Passage to read:
What is the first thing people notice about you?
How has that (physical) thing influenced the ways in which others treat you?
Do you believe that ‘all humans are created equal’?
I find introspections like this very refreshing. Watch their TedX talk below.
Bonafide Squatters
Obayomi Anthony is a documentary filmmaker, photographer, and visual artist, whose work centers on social justice and the preservation of cultural heritage. In this project - Bonafide Squatters - he documents the living conditions in Unilag: dense rooms, packed hallways, common areas, and squatters.
As someone who went to a Nigerian university (or even boarding school), the images are nostalgic and evocative. Especially for a boys’ hostel. If you lean in close, you can hear the chaos and fullness of life from being in close proximity to so many people. I know the quality of life in federal universities is in dire need of improvement, but I wouldn’t change anything about my experience.
→ obayomianthony.com/bonafide-squatters
Timeframe
I’ve always been fascinated by handy people (or the quality of building a home yourself). I’m not going to build my own garage or anything, but a 25-inch, always-on e‑paper command center that quietly shows our family’s calendar, weather, and home status at a glance? Count me in!
Joel, a staff software engineer at Github, has meticulously documented the process of building a real‑time family dashboard—from early Magic Mirror and jailbroken Kindle experiments, to more reliable Visionect e‑ink panels, and finally to a large Boox Mira Pro display driven by a Rails backend that leans heavily on Home Assistant for data, real‑time updates, and simple, status‑only views of his smart home.
→ hawksley.org/2026/02/17/timeframe.html
constraint.systems
In the spirit of Tech Stuff ©, check out this project that curates alternative interfaces for creating and editing graphics. It’s an ongoing attempt to explore alternative ways of interacting with pixels and text on a computer screen.

Source data:
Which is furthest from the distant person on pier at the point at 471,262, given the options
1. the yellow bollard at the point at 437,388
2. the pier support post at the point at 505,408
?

Problems and tasks:
• A. In the project roundup, list every display or device Joel tried while building his family dashboard.
• B. Extend the project roundup by writing what comes after its final sentence, in the same voice.

Task-by-task answers:
• A.
- Magic Mirror
- jailbroken Kindle
- Visionect e‑ink panels
- Boox Mira Pro display

• B.
The core of design still relies on human strategy, emotional intelligence, and cultural context, but tools like this make experimentation much more fun.
Whose museum is it anyway
My work with Ajasa has brought me closer to MOWAA, possibly one of the most ambitious institutional undertakings of the last decade. Government-led projects like the John Randle Centre for Yoruba Culture and History, or the recently refreshed National Theatre are a beacon of hope for state leadership in the arts, but private institutions are setting the pace.
MOWAA’s launch weekend was not the clean start they’d hoped for. It was a collision of restitution politics, donor money, state power and royal authority, leaving the building and its programmes in place but its full public opening suspended. Call me a revisionist, but I think that was so important for the conversation that followed. I’ve read a lot of takes, but this one by Afolabi Adekaiyaoja stands out.
→ africasacountry.com/2025/12/whose-museum-is-it-anyway
The Artist Corporation
I follow Yancey Strickler religiously (Kickstarter, Metalabel, The Creative Independent, and now Artist Corporations). That man is obsessed with supporting creative work and is one of the few people I really look up to.
The Artist Corporation is a new type of business entity designed for creative people. Artists keep majority control, intellectual property is protected by law, and the artistic mission comes first. Senate Bill 26-133 would make it real in Colorado — and set the model for every state.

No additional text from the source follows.